Who Is to Blame?

Description

My father would pick me up from my grandmother’s house every day. One day when I was six, he didn’t show up. Later that day, my mother told me he went to “school.” I believed

it for a while. A year of two later I caught on. I found out he was in jail. When I spoke on the phone with him he would constantly say “I’ll be home soon.” I believed him till five years passed. I was eleven years old. Every birthday I would receive a letter from him. Every letter I read, I began to cry. The feeling of an absent father is really hard to deal with. I always dreamed of attending a father–daughter dance, but there can’t be a father–daughter dance without the father. I miss the hugs and kisses that I used to get. Nine years of an absent father really hurts. I almost feel as if I was ABANDONED. I feel that it’s his fault, why I am missing a part of my heart that hasn’t been completely developed. Then again, people make mistakes. I won’t give up on him; neither would I throw him under the bus.
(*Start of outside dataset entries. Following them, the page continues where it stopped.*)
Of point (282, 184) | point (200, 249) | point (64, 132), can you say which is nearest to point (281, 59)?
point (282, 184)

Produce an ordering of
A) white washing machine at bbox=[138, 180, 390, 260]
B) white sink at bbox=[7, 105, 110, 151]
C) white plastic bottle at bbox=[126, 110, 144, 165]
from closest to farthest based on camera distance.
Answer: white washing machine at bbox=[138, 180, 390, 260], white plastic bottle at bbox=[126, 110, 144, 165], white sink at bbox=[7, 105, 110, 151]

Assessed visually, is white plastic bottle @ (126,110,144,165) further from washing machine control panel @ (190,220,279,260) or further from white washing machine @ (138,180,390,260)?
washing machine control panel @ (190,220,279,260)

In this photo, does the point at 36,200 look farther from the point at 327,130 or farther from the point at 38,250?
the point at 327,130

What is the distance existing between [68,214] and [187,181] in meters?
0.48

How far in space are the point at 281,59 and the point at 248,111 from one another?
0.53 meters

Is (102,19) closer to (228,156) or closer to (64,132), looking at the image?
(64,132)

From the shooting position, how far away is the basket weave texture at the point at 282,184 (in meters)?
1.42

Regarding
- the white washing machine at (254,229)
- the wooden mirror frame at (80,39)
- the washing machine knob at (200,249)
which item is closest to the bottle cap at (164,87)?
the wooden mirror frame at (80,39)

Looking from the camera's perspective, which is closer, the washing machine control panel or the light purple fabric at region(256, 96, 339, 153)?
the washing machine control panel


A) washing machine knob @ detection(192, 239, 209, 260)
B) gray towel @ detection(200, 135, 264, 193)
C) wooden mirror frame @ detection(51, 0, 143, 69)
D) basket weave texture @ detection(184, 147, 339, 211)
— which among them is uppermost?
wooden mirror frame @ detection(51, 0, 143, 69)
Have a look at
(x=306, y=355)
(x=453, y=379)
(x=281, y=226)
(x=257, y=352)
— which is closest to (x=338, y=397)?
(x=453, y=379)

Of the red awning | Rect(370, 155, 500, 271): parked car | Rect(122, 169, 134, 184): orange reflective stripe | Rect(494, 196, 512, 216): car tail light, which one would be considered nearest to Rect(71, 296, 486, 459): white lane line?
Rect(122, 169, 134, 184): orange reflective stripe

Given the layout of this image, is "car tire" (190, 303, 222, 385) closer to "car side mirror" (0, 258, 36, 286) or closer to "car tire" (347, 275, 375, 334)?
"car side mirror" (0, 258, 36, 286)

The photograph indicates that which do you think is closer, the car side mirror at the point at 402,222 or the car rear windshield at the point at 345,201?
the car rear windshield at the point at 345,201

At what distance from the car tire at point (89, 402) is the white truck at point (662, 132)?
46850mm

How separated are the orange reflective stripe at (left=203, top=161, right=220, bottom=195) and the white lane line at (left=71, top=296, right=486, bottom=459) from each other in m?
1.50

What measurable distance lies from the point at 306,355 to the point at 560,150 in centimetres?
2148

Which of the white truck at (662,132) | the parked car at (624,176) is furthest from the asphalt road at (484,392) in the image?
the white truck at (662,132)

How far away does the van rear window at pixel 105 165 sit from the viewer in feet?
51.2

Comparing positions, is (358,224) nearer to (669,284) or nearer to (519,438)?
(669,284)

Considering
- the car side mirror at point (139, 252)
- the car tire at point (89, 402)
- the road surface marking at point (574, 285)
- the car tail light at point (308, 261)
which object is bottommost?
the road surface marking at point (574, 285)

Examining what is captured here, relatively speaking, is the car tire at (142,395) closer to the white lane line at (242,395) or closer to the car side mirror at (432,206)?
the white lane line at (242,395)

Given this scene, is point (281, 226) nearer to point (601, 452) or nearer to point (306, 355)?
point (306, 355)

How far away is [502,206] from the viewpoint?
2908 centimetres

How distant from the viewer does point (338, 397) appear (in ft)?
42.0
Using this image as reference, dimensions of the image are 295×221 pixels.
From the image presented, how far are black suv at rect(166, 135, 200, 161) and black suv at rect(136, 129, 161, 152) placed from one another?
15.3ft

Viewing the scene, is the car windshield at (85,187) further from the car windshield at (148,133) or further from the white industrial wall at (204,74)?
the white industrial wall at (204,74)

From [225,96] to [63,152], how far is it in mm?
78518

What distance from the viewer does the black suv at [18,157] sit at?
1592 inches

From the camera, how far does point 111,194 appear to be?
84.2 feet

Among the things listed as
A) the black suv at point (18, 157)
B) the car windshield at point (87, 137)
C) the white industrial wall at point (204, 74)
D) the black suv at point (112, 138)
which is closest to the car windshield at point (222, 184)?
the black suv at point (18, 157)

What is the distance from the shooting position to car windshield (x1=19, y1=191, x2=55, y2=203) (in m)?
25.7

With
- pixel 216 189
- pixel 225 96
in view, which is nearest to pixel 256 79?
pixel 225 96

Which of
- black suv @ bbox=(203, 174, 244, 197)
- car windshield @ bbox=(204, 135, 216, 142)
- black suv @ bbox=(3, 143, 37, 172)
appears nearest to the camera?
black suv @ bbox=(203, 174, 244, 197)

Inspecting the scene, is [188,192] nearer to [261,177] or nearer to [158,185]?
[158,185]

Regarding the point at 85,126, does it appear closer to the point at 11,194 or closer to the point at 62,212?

My mother constantly tells me how much he didn’t do for me. No child like me wants to hear their parent trying to bring up negative things about someone they truly love. I hate when people call him a deadbeat. I feel he tries. He says he will improve when he gets home. I have hope. I truly love my father, whether he has been here or not. One day I will grow up to have children. I would do anything to make sure they won’t go through what I’m going through now.

Author Bio

Antisha Townsend

Antisha Townsend wrote this piece in a special workshop at Touro Law Center, in 2013 when a small group of students from Central Islip High School came together each week with Barbara Allan, founder of Prison Families Anonymous, Rachel Wiener, their school counselor, and Erika Duncan, founder and director of Herstory Writers Network to use guided memoir writing to explore what it was like to have a parent in prison.  After working together for several months, they decided to create a book, All I Ever Wanted: Stories of Children of the Incarcerated.